Disabled students take centre stage at Copenhagen theater
2008-06-09

Category
Disabilities
Nations
Denmark
Germany
Sweden
France
City
Copenhagen
People
Sean Connery
Julia Roberts
Profession
Actors
Source
(AFP)
In a run-down working class neighbourhood of Copenhagen, a different kind of theatre has opened its doors: The "Happy Theatre", which claims to be the world's first professional theatre school for the mentally and physically disabled.

Standing in the middle of a white room bathed in light from several large bay windows, professional actress Anja Owe shows Carole, Emil and other mentally handicapped students how to alter their voices for best dramatic effect.

Observing the lesson, co-founder of the theatre Lars Thomsen, 31, says he is already dreaming of one day seeing some of his young proteges, all suffering from disorders ranging from autism to psychosis, on the stages of mainstream theatres and music halls.

"Why shouldn't they be stars? Handicapped people can have many talents. We are just trying to bring some of them into the light," he told AFP.

Records on spatial relationships
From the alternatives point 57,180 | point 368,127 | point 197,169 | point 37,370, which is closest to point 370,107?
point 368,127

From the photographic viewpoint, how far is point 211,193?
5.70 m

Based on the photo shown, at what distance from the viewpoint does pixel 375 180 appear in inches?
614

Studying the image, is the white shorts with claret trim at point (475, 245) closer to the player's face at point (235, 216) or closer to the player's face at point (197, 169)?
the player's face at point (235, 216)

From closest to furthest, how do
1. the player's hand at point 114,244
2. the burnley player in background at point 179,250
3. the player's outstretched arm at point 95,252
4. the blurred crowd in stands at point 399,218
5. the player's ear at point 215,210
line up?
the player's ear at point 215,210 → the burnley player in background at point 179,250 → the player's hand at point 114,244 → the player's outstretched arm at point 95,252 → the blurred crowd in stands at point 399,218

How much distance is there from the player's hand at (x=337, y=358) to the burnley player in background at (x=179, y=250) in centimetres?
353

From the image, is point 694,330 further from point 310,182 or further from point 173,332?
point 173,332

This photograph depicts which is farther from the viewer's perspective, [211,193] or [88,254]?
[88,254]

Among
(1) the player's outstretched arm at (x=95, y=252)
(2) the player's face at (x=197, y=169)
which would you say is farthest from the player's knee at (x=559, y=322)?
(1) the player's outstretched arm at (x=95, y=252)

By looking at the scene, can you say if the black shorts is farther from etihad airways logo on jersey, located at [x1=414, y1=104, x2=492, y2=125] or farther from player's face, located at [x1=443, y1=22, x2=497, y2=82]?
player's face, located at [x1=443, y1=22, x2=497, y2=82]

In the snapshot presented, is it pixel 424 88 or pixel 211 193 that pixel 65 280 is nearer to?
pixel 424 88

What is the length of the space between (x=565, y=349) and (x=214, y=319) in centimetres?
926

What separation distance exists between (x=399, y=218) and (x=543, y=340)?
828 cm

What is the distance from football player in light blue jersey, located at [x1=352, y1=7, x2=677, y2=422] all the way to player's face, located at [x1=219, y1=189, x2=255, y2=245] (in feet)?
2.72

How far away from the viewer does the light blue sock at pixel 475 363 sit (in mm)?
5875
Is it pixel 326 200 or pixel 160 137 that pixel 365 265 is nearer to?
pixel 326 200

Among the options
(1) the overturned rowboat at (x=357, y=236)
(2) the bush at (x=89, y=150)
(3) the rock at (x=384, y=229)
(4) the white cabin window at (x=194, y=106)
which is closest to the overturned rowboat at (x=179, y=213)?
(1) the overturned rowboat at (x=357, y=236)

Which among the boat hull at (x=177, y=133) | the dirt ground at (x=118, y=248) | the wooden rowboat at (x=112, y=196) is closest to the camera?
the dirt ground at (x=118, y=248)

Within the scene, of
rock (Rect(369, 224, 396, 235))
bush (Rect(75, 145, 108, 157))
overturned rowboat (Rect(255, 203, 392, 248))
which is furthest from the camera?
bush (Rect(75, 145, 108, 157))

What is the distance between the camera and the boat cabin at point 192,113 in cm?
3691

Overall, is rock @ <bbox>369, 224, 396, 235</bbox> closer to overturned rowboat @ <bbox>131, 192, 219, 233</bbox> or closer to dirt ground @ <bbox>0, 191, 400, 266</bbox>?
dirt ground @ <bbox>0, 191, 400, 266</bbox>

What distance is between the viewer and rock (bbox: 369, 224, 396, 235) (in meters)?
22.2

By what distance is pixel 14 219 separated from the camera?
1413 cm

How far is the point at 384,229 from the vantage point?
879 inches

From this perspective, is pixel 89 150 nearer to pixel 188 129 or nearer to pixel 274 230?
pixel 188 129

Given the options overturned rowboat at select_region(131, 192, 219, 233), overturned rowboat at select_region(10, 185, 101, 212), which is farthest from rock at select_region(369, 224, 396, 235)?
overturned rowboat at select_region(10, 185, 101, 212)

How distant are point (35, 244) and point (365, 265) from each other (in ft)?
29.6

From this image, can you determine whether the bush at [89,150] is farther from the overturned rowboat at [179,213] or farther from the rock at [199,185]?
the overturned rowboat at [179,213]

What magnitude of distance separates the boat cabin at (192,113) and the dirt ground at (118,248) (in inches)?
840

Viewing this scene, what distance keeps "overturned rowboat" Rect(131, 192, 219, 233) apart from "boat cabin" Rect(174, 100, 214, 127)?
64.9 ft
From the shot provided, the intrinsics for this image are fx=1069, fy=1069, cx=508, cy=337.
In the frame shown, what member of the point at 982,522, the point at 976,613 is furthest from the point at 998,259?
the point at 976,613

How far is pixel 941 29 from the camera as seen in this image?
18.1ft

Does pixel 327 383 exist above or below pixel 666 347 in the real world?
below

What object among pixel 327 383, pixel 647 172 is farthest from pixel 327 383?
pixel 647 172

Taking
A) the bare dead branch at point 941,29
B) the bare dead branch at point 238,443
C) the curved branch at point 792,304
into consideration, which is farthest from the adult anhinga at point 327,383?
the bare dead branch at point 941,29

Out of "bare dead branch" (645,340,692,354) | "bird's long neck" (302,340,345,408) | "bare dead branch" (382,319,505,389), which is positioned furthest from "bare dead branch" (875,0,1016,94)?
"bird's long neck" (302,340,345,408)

Problems and tasks →
a) Answer these questions from the article on the Copenhagen theater:
(i) What is the theater called?
(ii) Who is the professional actress shown teaching the students?
(iii) How old is co-founder Lars Thomsen?
b) Give what comes next in the article on the Copenhagen theater, picking up after its last sentence.
The records are separate material and have nothing to do with the article on the Copenhagen theater.

Answers to each task →
a)
(i) The "Happy Theatre"
(ii) Anja Owe
(iii) 31

b)
The school, inaugurated on April 30, today counts 11 students suffering from mental disabilities, and between five and eight physically handicapped students are set to join them in coming months.

Lapping up the sun during a lunch break, French-Danish student Carole Cuisine, a mentally disabled 38-year-old with an impish, child-like face, dreamily says she hopes the school will help catapult her to stardom.

"It is really hard. I want to succeed and show that we have as many qualities as others, even though we express them differently," she said.

The school's co-headmaster Jesper Michelsen, a 33-year-old actor and director educated in the United States, agrees, insisting there is no reason to try to hide his students' handicaps.

"It is essential that the students are conscious of their handicaps and that they do not think they are Sean Connery or Julia Roberts," he said.

Instead, he said, "the handicaps contribute to something more, a different artistic expression, a different approach, and they will enrich the milieu of the theatre and the cinema."

Over the next three and a half years, the students will undergo an arduous programme aimed at kick-starting their acting careers and propelling them into the limelight.

Even more grueling than the curriculum however will likely be the wide range of prejudices they will encounter, "including from professional actors who do not like the idea of seeing handicapped people encroach on their territory and possibly take their work," Thomsen said.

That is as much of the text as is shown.